Como curiosidade, ouvidas diversas entidades da referida localidade, estes, também não querem a conduta da Águas do Norte.
A instalação desta conduta prejudica gravemente a freguesia de Âncora, representa cumulativamente um constrangimento que ficará presente no subsolo, uma vez que lhe fica reservado o direito de passagem, ocupação de espaço e posse administrativa sobre os locais de implantação e periferias legais.
Não foi negociada, nem parece estar prevista qualquer contrapartida ou melhoramento, que ajude a minimizar os efeitos subjacentes à passagem desta infraestrutura de caracter intermunicipal, nefasta para a freguesia, constrangedora aos interesses do futuro dos Ancorenses.
É uma infraestrutura de âmbito técnico, que está sujeita, entre outras, a reações químicas dos próprios materiais, a fenómenos derivados das ocorrências sísmicas do subsolo, ao envelhecimento dos materiais, etc. Que obviamente irão dar origem a sucessivas intervenções de manutenção e reparação, ocasionando danos imprevisíveis nos arruamentos decorrentes da abertura, fecho e pavimentação de valas.
Já no dia 18 de setembro de 2018, a Junta de Freguesia de Âncora, teve de se deslocar ao local e pedir o fecho da vala que estava a ser aberta, em estado avançado, contando então com 11 metros lineares e dois de profundidade.
No desenvolvimento da questão, foi promovido o diálogo entre as partes com exceção de qualquer outra medida, legal ou administrativa, porque sempre foi admitido que a Águas do Norte seria capaz de solidariamente respeitar as decisões tomadas em conjunto, até por se tratar de respeitar os interesses da própria população ancorense.

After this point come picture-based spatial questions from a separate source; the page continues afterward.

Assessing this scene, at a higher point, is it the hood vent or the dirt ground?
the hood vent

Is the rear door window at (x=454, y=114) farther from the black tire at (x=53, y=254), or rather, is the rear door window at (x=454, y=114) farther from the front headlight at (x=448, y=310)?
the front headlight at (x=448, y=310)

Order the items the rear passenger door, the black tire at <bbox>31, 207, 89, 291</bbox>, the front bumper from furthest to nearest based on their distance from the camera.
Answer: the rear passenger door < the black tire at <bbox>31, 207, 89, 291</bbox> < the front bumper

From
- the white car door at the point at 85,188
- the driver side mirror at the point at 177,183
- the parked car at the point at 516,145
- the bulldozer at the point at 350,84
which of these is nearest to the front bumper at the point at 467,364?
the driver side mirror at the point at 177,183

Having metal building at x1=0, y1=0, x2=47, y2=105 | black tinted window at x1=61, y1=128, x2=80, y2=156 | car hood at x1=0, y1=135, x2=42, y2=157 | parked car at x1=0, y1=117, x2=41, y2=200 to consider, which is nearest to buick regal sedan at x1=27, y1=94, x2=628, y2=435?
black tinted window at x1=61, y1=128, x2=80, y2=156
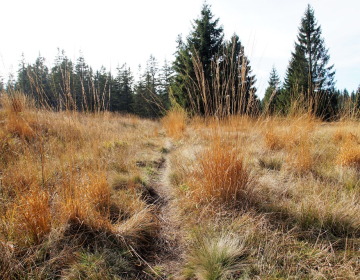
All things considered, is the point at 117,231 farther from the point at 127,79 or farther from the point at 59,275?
the point at 127,79

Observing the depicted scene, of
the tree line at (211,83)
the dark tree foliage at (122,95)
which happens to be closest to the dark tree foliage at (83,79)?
the tree line at (211,83)

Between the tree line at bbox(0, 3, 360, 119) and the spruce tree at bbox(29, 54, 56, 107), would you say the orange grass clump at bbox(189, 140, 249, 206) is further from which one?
the spruce tree at bbox(29, 54, 56, 107)

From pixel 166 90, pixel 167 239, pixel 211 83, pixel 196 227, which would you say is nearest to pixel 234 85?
pixel 196 227

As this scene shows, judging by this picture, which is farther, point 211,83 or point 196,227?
point 211,83

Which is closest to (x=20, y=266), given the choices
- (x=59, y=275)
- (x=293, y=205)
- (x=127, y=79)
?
(x=59, y=275)

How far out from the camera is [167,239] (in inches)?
61.1

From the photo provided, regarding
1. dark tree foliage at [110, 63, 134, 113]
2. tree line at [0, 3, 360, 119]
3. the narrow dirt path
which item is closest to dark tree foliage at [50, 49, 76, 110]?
A: tree line at [0, 3, 360, 119]

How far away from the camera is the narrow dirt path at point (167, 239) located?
4.17 feet

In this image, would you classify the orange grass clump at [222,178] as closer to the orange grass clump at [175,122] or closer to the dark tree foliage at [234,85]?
the dark tree foliage at [234,85]

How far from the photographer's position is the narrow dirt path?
4.17 feet

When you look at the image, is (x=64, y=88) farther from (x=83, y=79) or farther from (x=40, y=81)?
(x=83, y=79)

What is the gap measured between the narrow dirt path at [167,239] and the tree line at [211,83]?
1.16m

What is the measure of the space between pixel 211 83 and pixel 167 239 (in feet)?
23.5

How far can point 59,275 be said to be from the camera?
1.04 m
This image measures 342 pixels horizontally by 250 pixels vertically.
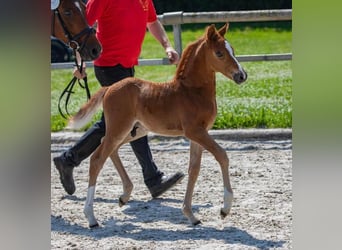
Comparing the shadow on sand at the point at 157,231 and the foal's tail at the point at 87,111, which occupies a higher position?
the foal's tail at the point at 87,111

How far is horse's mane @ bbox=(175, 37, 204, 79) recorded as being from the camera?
200 inches

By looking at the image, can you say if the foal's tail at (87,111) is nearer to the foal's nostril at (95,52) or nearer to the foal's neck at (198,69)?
the foal's nostril at (95,52)

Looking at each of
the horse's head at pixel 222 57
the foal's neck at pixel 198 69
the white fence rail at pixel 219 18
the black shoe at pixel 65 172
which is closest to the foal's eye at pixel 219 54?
the horse's head at pixel 222 57

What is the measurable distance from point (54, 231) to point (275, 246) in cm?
147

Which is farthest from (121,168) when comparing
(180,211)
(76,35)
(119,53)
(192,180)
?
(76,35)

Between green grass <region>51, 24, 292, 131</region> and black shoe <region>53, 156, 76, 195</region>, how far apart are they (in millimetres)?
3252

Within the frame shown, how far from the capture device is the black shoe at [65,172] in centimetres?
590

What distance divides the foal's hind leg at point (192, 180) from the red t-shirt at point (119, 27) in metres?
0.95

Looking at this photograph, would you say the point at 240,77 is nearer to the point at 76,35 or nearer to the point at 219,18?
the point at 76,35

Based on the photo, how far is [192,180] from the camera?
5078 mm

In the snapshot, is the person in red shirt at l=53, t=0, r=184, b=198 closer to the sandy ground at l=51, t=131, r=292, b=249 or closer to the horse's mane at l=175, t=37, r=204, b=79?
the sandy ground at l=51, t=131, r=292, b=249
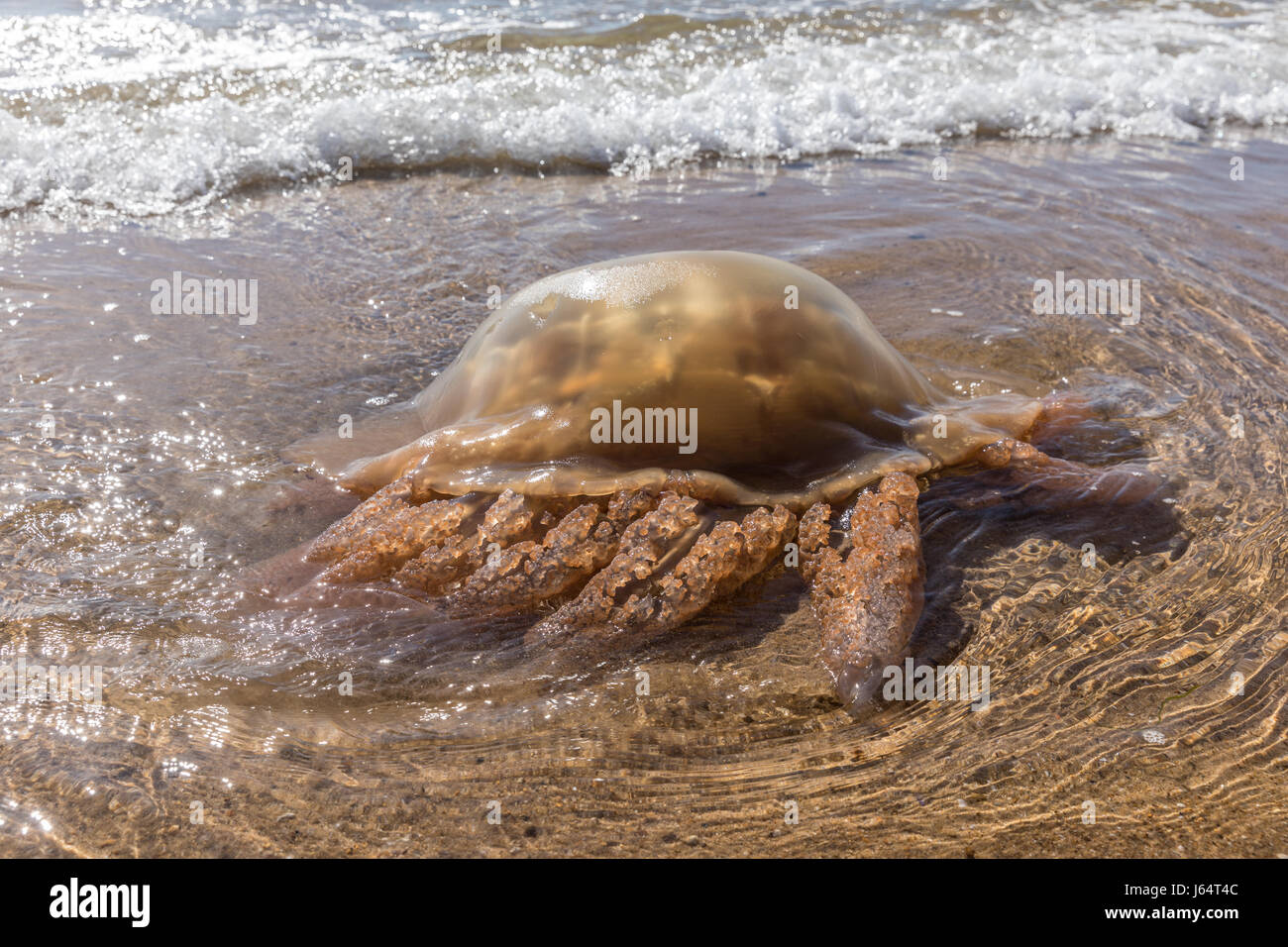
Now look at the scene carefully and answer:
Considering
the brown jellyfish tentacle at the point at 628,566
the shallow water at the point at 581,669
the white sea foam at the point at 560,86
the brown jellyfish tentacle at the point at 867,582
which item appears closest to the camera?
the shallow water at the point at 581,669

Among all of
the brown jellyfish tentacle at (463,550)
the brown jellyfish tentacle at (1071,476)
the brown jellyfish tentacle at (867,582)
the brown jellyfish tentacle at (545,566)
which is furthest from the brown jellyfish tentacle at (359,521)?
the brown jellyfish tentacle at (1071,476)

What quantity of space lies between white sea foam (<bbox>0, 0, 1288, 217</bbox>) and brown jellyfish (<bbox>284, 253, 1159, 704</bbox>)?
3188mm

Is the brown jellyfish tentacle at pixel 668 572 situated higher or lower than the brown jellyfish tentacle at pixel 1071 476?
lower

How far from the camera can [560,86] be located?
6.71m

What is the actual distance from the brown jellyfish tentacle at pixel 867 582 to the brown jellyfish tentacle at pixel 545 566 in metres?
0.52

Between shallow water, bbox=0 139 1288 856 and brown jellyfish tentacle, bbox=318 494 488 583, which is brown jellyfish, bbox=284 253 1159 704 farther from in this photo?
shallow water, bbox=0 139 1288 856

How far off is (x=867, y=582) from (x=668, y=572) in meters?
0.49

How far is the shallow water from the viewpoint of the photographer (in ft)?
6.23

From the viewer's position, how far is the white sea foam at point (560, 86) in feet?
18.2

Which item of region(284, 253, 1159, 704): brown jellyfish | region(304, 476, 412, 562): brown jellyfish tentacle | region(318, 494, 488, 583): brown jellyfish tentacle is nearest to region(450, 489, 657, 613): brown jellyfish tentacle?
region(284, 253, 1159, 704): brown jellyfish

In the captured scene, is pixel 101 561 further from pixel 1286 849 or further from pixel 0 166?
pixel 0 166

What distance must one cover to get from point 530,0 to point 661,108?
3.36m

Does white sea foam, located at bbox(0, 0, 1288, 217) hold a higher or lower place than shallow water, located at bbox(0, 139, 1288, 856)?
higher

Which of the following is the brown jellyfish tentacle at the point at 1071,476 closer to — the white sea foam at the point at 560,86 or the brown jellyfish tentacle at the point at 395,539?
the brown jellyfish tentacle at the point at 395,539
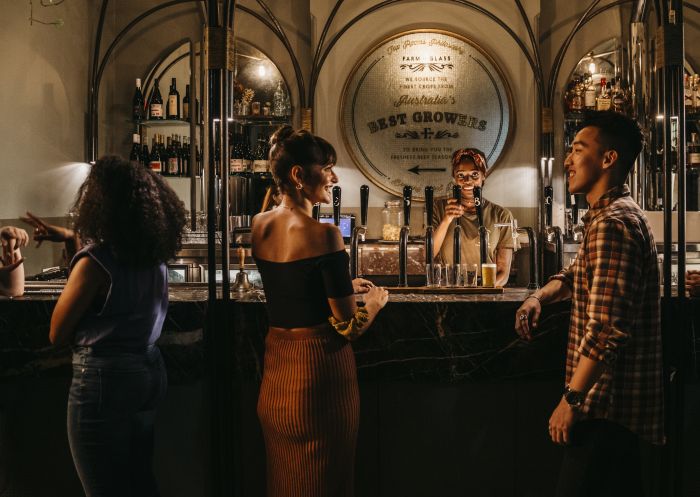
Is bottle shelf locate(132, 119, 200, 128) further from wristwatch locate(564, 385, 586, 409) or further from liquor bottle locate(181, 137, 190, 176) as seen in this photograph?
wristwatch locate(564, 385, 586, 409)

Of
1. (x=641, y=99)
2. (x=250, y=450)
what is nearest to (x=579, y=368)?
(x=250, y=450)

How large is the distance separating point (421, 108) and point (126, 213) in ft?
12.1

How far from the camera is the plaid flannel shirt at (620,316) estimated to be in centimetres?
169

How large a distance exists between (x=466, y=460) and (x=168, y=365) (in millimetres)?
1021

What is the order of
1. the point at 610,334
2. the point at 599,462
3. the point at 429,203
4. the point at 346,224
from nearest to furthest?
the point at 610,334, the point at 599,462, the point at 429,203, the point at 346,224

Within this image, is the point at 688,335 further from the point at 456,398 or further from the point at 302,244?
the point at 302,244

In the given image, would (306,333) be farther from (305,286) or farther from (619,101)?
(619,101)

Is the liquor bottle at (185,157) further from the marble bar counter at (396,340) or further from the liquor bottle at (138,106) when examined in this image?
the marble bar counter at (396,340)

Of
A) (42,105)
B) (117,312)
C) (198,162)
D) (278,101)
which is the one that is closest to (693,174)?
(278,101)

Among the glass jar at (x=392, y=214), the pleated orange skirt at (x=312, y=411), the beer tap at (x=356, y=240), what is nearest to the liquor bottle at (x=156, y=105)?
the glass jar at (x=392, y=214)

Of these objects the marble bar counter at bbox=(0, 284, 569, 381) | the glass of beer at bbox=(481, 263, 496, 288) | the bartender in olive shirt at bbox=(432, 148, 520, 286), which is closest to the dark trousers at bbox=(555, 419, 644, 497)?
the marble bar counter at bbox=(0, 284, 569, 381)

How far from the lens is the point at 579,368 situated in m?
1.72

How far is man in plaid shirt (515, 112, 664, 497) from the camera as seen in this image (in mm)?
1701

Foram encetadas diversas reuniões com os representantes desta empresa pública, nomeadamente com a delegação sediada na Av. Osnabruck, em Vila Real e na praça 26 de Maio, em Guimarães, que culminaram com uma certeza;
"O projecto vai ser reformulado e será oportunamente presente à Junta para análise e pronuncia".
Quando era expectável, que fosse dada prioridade ao diálogo com os Ancorenses, tal parece não ter acontecido, deixando a Águas do Norte transparecer uma atitude de força e um claro desrespeito pelas gentes de Âncora e do concelho de Caminha.